§ ЧТО СДЕЛАТЬ
1. Как, согласно отрывку о «Процессе» Кафки, сам Кафка называл «Перед законом» в своих дневниках?
2. Продолжите отрывок о «Процессе» Кафки, начав сразу после его последнего предложения.

§ ОТРЫВОК
# # # #
Ни эти двое в черном, никто из "компетентных лиц" потом не говорят К., в чем он обвиняется. В первый момент, когда еще сообщают об аресте, он задает естественный вопрос: "А за что?" – и получает исчерпывающий ответ: "Мы не уполномочены давать объяснения. Идите в свою комнату и ждите. Начало вашему делу положено, и в надлежащее время вы все узнаете". И вот К., оказавшись в положении подследственного, обвиняемого – причем обвиняемого неизвестно в чем, – начинает обивать пороги официальных инстанций, ходит по адвокатам, один отсылает его к другому, дело обрастает побочными бюрократическими обстоятельствами и соображениями, некоей плотью. Но самое поразительное во всем этом – К. обивает пороги бюрократических инстанций не для того, чтобы выяснить причину своего ареста или чтобы доказать свою невиновность. Он все больше и больше начинает действовать так, чтобы каким-нибудь образом улучшить исход будущего процесса, облегчить себе приговор. Он заискивает, ищет ходы, действует через знакомых, их родственников и т.д. То есть он ведет себя как виновный, он начинает приспосабливаться.

Отчетливо вырисовываются две стороны конфликта, появляется сила, которая обусловливает судьбу этого человека. Эта сила – некая сложная и разветвленная форма социальных установлений, предельно бюрократизированная, предельно бездушная, спаянная круговой порукой, – сила, за которой не просматривается никакой рациональной цели, разве что одна: подавить данного индивида К., внушить ему чувство вины.

У Кафки в "Процессе" есть лишь одно определение для этой силы – предельно обобщенно – Закон, так сказать, символизированная необходимость, власть внешнего мира, торжество необходимости над индивидуальной свободой. Если посмотреть на роман Кафки в этом ракурсе, то перед нами вариант маленького человека, задавленного этой бюрократической машиной.

Сам Кафка определял «Перед законом» в своих дневниках как легенду, в других местах также как текст, историю и рассказ. Легенда хранителя врат часто понимается как притча. Но исследования немецких ученых последних лет показывают, что «Перед законом» не соответствует классической притче и с этим твердо обоснованным фактом нельзя не согласиться. "Притча" отличается косвенным изображением проблемы. В притче ситуация представляется образно, в форме иносказания. Эта форма изображения относится не только к себе самой, а отсылает одновременно к чему-то похожему, а именно в общую плоскость вещей. Традиционная притча требует от реципиента сравнения воплощенного образца с действительностью. Заданием реципиента является поиск в ней поучительной основы. У Кафки же притча остается, в конечном счете, неразрешенной. В рамках ее публикации в контексте романа легенда хранителя врат не может принимать ни функцию, ни значение классической притчи, так как она изначала соотносится с ситуацией Йозефа К. и руководствуется в первую очередь нею. Как независимое и самостоятельное произведение, легенда также не позволяет читателю никакую однозначную проекцию плоскости изображения в общую плоскость вещей. Она не воплощает типичную, повседневную и общественную мораль, неписанные законы.
# # # #
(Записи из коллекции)

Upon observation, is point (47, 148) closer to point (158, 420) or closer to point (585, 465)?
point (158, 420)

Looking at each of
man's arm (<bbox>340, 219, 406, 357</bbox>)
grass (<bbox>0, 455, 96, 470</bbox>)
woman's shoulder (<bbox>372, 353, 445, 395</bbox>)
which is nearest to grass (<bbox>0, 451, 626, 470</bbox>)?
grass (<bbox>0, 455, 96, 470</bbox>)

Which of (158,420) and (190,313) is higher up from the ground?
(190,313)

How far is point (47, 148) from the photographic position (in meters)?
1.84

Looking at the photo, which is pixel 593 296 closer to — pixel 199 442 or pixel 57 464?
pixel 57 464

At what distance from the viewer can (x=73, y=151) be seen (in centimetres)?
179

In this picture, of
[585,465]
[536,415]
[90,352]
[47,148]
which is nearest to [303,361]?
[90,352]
# # # #
§ ОТВЕТЫ ПО ЗАДАНИЯМ
1. Легендой.

2.
«Перед законом», как большинство рассказов Кафки, не имеет конца. Легенда хранителя врат остается открытой точно так же как всевозможные толкования и интерпретации. Задача интерпретатора заключается в бесконечном поиске смысла, который сравнивается со стремлением к закону. Кафка наряду со всеми противоречиями намеренно не дает необходимые сведения, которые позволили бы однозначно понимать текст, намеренно удерживая читателя в курсе всех существующих противоречий.

Если трактовать текст как герменевтическое все и попытаться интерпретировать его имманентн, то останется только систематическое описание представленной ситуации. Легенду нельзя просто перевести в другую плоскость и сделать, таким образом, интерпретируемой [3].

Легенда хранителя врат многократно рассматривалась с религиозной позиции, поскольку здесь можно обнаружить совершенно невероятное сгущение религиозных элементов и мотивов. Такие понятия как закон, врата к закону, или блеск закона, являются употребительными метафорами, характерными для еврейского закона, Toра. Легенду рассматривают часто как выражение еврейских представлений и с позиции веры. Так, считают, что у Кафки, к примеру, проявляется ориентация на талмудистские и хасидские рассказы. Содержание его текстов интерпретируют также с опорой на богатство мыслей Кабалы. Биографический материал, привлекаемый интерпретаторами для подтверждения религиозных толкований однозначно, недостаточен и фрагментарен, а, следовательно, религиозное понимание притчи недостаточно и не может считаться единственно верным. Но в целом как доказанный факт следует принять утверждение, что в кафковских текстах больше религиозной основы, чем биографической.

В границах социологической интерпретации «Перед законом» понимают как отражение ситуации кафковского поколения - выражение нулевой точки, конца религиозной традиции и изображения дезориентации и кризиса традиционных значений.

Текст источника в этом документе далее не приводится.